Wade Roush
From MIT's Technology Review 11/01/1998
FOR DECADES, OBSERVERS OF THE engineering profession have argued that engineers too often neglect the social, political and environmental implications of their work. Educators must foster greater sensitivity and responsibility in their engineering students, these critics argue.
In the 1970s MIT flirted with one possible response, the construction of a new college of Science, Technology and Society (STS), where undergraduates would study technology through the lens of the humanities. The idea evolved instead into the STS graduate program (where this writer received a doctorate in 1994).

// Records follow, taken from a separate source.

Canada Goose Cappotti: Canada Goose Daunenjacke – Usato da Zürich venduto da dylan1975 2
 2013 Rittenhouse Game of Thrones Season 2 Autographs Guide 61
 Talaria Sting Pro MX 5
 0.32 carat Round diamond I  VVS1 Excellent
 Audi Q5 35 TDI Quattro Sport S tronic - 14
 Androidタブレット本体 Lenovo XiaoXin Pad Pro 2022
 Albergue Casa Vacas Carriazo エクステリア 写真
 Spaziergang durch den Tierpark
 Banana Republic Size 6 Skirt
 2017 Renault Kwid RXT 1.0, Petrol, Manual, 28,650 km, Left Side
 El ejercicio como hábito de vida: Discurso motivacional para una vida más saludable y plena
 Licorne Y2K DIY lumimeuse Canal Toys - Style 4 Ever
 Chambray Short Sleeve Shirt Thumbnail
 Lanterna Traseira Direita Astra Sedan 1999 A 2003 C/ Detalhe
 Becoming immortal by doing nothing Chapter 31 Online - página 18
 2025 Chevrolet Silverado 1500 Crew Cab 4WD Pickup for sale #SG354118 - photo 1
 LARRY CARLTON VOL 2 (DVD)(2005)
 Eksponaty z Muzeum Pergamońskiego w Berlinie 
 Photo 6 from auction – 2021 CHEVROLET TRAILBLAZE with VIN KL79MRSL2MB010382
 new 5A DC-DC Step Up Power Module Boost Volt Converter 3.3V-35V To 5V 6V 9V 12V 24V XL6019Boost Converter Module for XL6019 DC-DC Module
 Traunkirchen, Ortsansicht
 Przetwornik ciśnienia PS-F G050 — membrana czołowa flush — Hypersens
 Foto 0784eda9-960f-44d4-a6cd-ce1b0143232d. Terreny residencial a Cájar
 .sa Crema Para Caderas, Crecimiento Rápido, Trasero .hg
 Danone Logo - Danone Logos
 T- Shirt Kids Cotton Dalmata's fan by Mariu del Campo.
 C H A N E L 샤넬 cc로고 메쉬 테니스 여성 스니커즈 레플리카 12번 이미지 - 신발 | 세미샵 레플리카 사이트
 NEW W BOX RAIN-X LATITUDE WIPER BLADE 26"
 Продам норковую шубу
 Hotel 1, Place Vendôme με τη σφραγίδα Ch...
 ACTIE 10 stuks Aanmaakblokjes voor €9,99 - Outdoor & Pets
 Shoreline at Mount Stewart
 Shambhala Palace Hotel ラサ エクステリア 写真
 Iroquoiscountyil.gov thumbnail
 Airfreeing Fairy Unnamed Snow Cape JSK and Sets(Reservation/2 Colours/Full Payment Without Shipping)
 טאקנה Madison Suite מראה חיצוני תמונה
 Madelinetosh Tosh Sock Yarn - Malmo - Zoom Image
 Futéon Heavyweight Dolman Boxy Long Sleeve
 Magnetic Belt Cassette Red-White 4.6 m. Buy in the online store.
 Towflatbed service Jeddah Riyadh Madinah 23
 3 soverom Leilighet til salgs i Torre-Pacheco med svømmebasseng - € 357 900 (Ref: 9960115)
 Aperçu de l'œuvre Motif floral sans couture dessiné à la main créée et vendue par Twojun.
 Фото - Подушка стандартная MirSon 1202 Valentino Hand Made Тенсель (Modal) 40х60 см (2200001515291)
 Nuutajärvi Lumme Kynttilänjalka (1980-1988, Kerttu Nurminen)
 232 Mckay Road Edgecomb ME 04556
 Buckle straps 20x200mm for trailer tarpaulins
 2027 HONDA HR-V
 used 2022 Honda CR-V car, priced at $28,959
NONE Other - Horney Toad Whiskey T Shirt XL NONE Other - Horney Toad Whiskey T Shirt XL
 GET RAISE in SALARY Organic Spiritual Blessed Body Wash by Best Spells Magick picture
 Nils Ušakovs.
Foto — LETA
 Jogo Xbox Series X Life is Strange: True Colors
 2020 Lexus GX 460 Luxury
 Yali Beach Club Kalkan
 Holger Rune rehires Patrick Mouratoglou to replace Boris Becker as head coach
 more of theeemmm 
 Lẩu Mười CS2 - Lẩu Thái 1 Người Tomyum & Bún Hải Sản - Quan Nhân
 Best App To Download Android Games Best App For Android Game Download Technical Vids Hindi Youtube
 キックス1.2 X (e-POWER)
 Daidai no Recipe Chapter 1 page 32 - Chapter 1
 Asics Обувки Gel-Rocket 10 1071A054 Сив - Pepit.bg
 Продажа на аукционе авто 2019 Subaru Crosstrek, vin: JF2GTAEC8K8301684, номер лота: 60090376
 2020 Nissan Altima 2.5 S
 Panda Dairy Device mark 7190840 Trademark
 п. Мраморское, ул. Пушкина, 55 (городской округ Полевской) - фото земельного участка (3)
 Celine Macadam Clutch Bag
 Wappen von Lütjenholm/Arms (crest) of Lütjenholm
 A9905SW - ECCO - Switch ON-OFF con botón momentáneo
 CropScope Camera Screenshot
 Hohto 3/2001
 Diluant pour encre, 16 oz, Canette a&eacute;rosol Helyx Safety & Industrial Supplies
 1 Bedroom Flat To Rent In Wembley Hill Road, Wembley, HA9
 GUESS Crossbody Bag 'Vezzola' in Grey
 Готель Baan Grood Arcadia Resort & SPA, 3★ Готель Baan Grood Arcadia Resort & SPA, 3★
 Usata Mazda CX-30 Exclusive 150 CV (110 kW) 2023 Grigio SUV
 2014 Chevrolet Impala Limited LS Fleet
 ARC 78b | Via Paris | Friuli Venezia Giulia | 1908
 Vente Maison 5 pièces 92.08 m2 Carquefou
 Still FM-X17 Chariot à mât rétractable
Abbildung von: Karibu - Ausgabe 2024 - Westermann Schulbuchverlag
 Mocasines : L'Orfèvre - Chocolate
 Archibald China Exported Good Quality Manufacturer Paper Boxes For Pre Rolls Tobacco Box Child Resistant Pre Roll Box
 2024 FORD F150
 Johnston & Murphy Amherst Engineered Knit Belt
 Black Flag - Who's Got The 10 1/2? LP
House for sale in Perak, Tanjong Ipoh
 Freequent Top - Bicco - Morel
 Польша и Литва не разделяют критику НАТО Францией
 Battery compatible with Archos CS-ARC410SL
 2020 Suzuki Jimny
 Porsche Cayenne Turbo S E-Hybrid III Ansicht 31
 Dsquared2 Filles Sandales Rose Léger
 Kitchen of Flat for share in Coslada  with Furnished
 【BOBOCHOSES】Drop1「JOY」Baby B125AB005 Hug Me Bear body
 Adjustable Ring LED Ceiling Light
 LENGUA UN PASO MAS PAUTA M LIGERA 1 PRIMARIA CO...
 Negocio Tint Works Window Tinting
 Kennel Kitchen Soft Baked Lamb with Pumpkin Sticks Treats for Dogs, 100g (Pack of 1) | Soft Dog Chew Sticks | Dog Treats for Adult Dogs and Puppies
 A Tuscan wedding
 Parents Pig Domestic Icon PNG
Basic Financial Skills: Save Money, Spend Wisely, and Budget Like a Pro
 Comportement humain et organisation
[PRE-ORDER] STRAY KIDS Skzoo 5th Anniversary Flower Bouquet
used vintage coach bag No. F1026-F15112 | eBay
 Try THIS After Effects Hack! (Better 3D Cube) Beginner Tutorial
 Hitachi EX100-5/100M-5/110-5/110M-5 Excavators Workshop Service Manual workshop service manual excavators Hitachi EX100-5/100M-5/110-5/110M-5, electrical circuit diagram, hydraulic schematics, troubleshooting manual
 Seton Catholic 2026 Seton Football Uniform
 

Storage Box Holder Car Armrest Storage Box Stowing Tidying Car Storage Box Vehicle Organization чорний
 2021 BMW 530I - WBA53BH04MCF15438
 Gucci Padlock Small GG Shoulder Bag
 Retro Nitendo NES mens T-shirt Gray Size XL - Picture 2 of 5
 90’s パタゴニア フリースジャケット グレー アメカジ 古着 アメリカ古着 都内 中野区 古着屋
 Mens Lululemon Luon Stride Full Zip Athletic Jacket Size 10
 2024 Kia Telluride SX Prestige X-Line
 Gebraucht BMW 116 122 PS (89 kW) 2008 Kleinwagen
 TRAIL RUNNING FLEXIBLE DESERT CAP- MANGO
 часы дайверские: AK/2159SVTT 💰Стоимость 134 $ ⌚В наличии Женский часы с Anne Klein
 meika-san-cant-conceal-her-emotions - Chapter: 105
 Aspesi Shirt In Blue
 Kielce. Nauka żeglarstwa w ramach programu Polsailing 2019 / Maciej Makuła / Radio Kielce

But while STS scholars at MIT and other institutions have filled shelf after shelf with books about how engineers should demonstrate greater awareness of their power to mold society through technology, no single work has condensed these critiques into a form engineers or their students can use. Now Sharon Beder, a chartered engineer and a senior lecturer in science and technology studies at the University of Wollongong, Australia, has filled that gap. The New Engineer not only summarizes dozens of important essays in the STS field, but also shows how abstract moral, ethical, social and political issues raised in this literature figure concretely in the lives of engineers.
The book's central case study will startle anyone planning to attend the 2000 Summer Olympics in Sydney. The harbor city's shimmering beauty masks a history of pollution and power struggles over sewers and sewage, Beder reports. Nineteenth-century city engineers promoted water carriage of sewage to ocean outfalls over competing methods such as dry conservancy and sedimentation tanks-but not because water carriage was technologically superior, Beder argues. Rather, it was "good enough" and minimized costs. In the 1980s, when public outrage erupted in Australia over beaches fouled by sewage and organochlorine-contaminated fish, government engineers continued to defend the ocean outfalls, arguing that the tainted seafood wasn't as dangerous as the media had reported and that other sewerage options remained unaffordable.
But engineers can't enter public debate and then hide behind the mantle of cost savings, Beder insists. Engineers must put the public interest ahead of their employers' demands, she argues. But she also recognizes that if engineers are to be asked to jeopardize their own jobs, the engineering profession must rally more enthusiastically around whistleblowers and dissenters. The world of the "new engineer" is treacherous and trackless, but Beder's book makes a serviceable navigation aid.